Bipartisan bill aims for sanctions on Iran’s supreme leader, president, senior officials

The legislation is led by Rep. Jim Banks (R-IN) and supported by a bipartisan group of House members

Saverio Marfia/Getty Images

A new mural of Mahsa Amini is presented by artist Scott Marsh, on November 04, 2022 in Sydney, Australia.

A bipartisan sanctions bill reintroduced last week aims to impose sanctions on high-level Iranian regime officials in response to the killing of 22-year-old Mahsa Amini last year and the subsequent crackdown on protesters.

The MAHSA Act, named for the Iranian woman who died in custody after being detained by Iran’s Gasht-e-Ershad — known more commonly as the “morality police” — for an alleged violation of headscarf laws, was introduced last week by Rep. Jim Banks (R-IN) and 18 co-sponsors from both parties.

The bill instructs the administration to determine whether U.S. sanctions can be applied to Iranian Supreme Leader Ayatollah Ali Khamenei, President Ebrahim Raisi and any member of their offices; any economic entities overseen by those offices that are involved in human rights abuses or terrorism and officials of those entities; and other Iranian state officials.

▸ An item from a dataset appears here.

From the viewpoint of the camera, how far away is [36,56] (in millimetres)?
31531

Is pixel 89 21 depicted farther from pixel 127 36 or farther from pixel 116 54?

In a statement, Banks indicated that he’s uncertain the legislation will be able to be enacted into law in the current Congress, in which Democrats have control of the Senate, and under the current president. “Two years from now, Congress will be ready to work with a reasonable administration to hold Iran accountable,” Banks, who is mounting a run for Indiana’s open Senate seat in 2024, said.

“Regular Iranians like Mahsa Amini are being murdered and persecuted by the Iranian regime, but the Biden administration is still trying to cozy up to Iran’s senior officials so he can cut an even more disastrous nuclear deal,” Banks added. “Even European leaders have done more than the White House to hold Iran accountable for its human rights abuses. This is worse than Obama’s lead-from-behind diplomacy.”

The legislation is co-sponsored by 15 Republicans, Reps. Mike Gallagher (R-WI), Mike Waltz (R-FL), Claudia Tenney (R-NY), Joe Wilson (R-SC), Dan Crenshaw (R-TX) Maria Elvira Salazar (R-FL), Rob Wittman (R-VA), Randy Weber (R-TX), Pat Fallon (R-TX), Tom McClintock (R-CA), Greg Murphy (R-NC), Diane Harshbarger (R-TN), Cathy McMorris Rogers (R-WA), Michael Guest (R-MS) and Doug Lamborn (R-CO), and three Democrats, Reps. Josh Gottheimer (D-NJ), Eric Swalwell (D-CA) and Debbie Wasserman Schultz (D-FL).

The bill had a total of 33 co-sponsors, all but one of them Republican, following at the end of the previous Congress, after its initial introduction in late October.